* _TEXTE_
J'y insiste, il s'agit de se concentrer sur la notion de consentement, souvent décisive dans les affaires concernées. Et c'est justement parce qu'elle est décisive que nous devons l'inscrire dans le marbre de la loi pénale, qui est d'interprétation très stricte.
Je rappelle également que la rédaction finale du texte conserve les paramètres actuels de violence, de menace, de contrainte ou de surprise.
Gardons ce qui est utile aujourd'hui, mais ne nous empêchons pas d'ajouter ce qui permettra de prendre en compte l'état de sidération, qui frappe environ 70 % des victimes de viol selon la docteure Muriel Salmona. Modifier notre code pénal en ce sens n'a donc rien d'anodin : nous pourrons élargir le champ des agressions sexuelles à des cas longtemps ignorés ou incompris.
Mes chers collègues, les générations qui nous suivront pourront-elles vivre dans une société du respect, où le consentement sera non plus une notion équivoque, mais bel et bien un principe consensuel et connu de tous ?
Grâce au travail remarquable de nos collègues Véronique Riotton et Marie-Charlotte Garin, présentes en tribune – je les salue –, nous pourrons, j'en suis convaincu, contribuer à ce que la justice soit plus adaptée.
On nous reproche parfois de voter des lois inutiles ou des lois d'émotion. Aujourd'hui, nous sommes, au contraire, dans un moment parlementaire décisif, puisque notre vote peut changer des parcours de vie.
Une justice humaine, c'est une justice qui prend le temps d'entendre la vérité des gens. Elle accordera dorénavant au consentement toute la place qu'il mérite. (Applaudissements sur les travées des groupes RDPI, UC et INDEP. – M. Hussein Bourgi applaudit également.)
Mme la présidente. La parole est à Mme Marie-Pierre de La Gontrie, pour le groupe Socialiste, Écologiste et Républicain. (Applaudissements sur les travées du groupe SER.)
Mme Marie-Pierre de La Gontrie. Madame la présidente, madame la ministre, mes chers collègues, je ne saurais débuter cette intervention sans souligner l'absence des deux ministres qui auraient dû se trouver au banc aujourd'hui : le ministre de la justice et la ministre chargée des droits des femmes. Celle-ci avait pourtant cru devoir être présente lors de l'examen du texte à l'Assemblée nationale. Son absence marque-t-elle un désintérêt pour le sujet ? Je ne le crois pas. Traduit-elle un désintérêt pour le Sénat ? Je ne sais pas.
Madame la ministre, je vous remercie d'être présente. Ne voyez pas là de mise en cause personnelle, vous aurez compris le sens de mon propos.
Je remercie également Bernard Buis, qui est intervenu, dans cette assemblée de femmes et d'hommes, sur un sujet sur lequel les hommes ont parfois un peu de mal à considérer qu'il les concerne au premier chef.
Le texte dont nous débattons aujourd'hui va donc inscrire dans la loi ce qui aurait dû être une évidence : sans consentement, il y a viol.
C'est un combat ancien, qui dure depuis près d'un demi-siècle. Si l'on regarde en arrière, nous nous rendons compte que de grands procès ont jalonné les progrès du droit en la matière.

* _EXERCICES_
• A. Relevez, dans le débat sur le consentement, les paramètres actuels que la rédaction finale du texte conserve.
• B. Poursuivez le débat sur le consentement en écrivant ce qui vient après sa dernière phrase.
Les lignes qui suivent ne jouent aucun rôle dans ce travail.

* _DONNÉES FOURNIES_

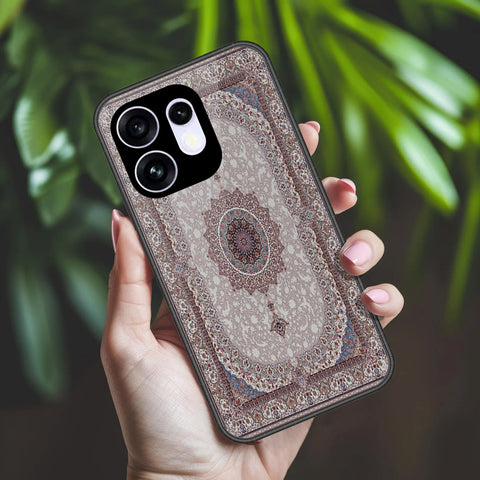 Oppo Reno 16 China Cover - ONation Persian Rugs Series 2 - HQ Premium Shine Durable Shatterproof Case
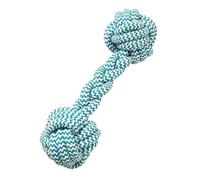 Générique Jouet Corde à Chien, Jouets en Corde pour Chiens - Chien Coton Knots mâter la Corde Naturelle Notor | Tug de Guerre des Animaux de Compagnie résistants à la piqûre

* _CORRIGÉS_
• A. La violence, la menace, la contrainte et la surprise.

• B.
Il y eut tout d'abord, en 1978, le procès d'Aix-en-Provence, celui des agresseurs de deux jeunes femmes belges, violées dans une calanque près de Marseille. Gisèle Halimi, avocate des parties civiles, les convainquit de refuser le huis clos. Ce fut, pour les Français, la première prise de conscience.
À ce même moment, et alors que notre Haute Assemblée ne comptait guère que cinq femmes pour quelque 300 sénateurs, une sénatrice du groupe de la Gauche démocratique, Brigitte Gros, a déposé une proposition de loi dont l'exposé des motifs indique que le viol est sans doute la seule infraction où la victime est présumée coupable ou à tout le moins suspecte. Cette remarque est tout à fait exacte. Le texte fut adopté par le Sénat et l'Assemblée nationale en 1980, après la tenue du procès.
Évidemment, il y eut d'autres progrès, mais c'est un second procès qui fit de la question du viol un sujet d'actualité et qui l'a mis sous les yeux de l'ensemble des Français : je veux bien évidemment parler du procès dans lequel Gisèle Pelicot était partie civile.
Gisèle Pelicot aussi a refusé le silence, refusé le huis clos, et, à ce moment, les Français ont pris conscience, parfois avec effroi, de l'ultime vérité, de l'existence de ce que l'on a alors appelé la « culture du viol ».
Que de chemin parcouru au cours de ces quarante-cinq ans !
Aujourd'hui, nous ne modifions pas simplement le cadre juridique : nous changeons de regard. Nous passons d'une culture du viol, où le corps des femmes est considéré comme disponible, à une culture du consentement, où ni le silence, ni la peur, ni la sidération ne valent accord.
L'article 222-22 du code pénal va être modifié. Le consentement sera au cœur de la définition du viol. Il devra être libre, éclairé, spécifique, préalable et révocable. Son absence suffira à caractériser l'infraction.
Nous voulons donc, par ce texte, assurer la pérennité de la juste application, durant des années, d'acquis jurisprudentiels. On sait bien que la jurisprudence peut toujours être renversée…
Nous avons été condamnés par la Cour européenne des droits de l'homme, qui a considéré que le cadre juridique de la France en matière de viol n'était pas conforme aux obligations qui lui incombent.
Cette proposition de loi tend donc à prendre acte de nos manquements et à mieux répondre aux exigences.
Je veux à mon tour souligner le travail transpartisan remarquable qui a été conduit : il atteste d'une ténacité sans pareille dans une séquence politique complexe. Ce travail a permis aux rapporteures de l'Assemblée nationale, comme à celles du Sénat Dominique Vérien et Elsa Schalck – je les salue toutes quatre –, de faire en sorte que ce texte advienne.
Il a fallu beaucoup de ténacité, d'obstination, mais finalement nous y sommes.
Fidèle à sa mission, le Sénat a bien évidemment souhaité améliorer la rédaction de la proposition de loi sur quelques points, mais cela n'a pas posé de difficultés.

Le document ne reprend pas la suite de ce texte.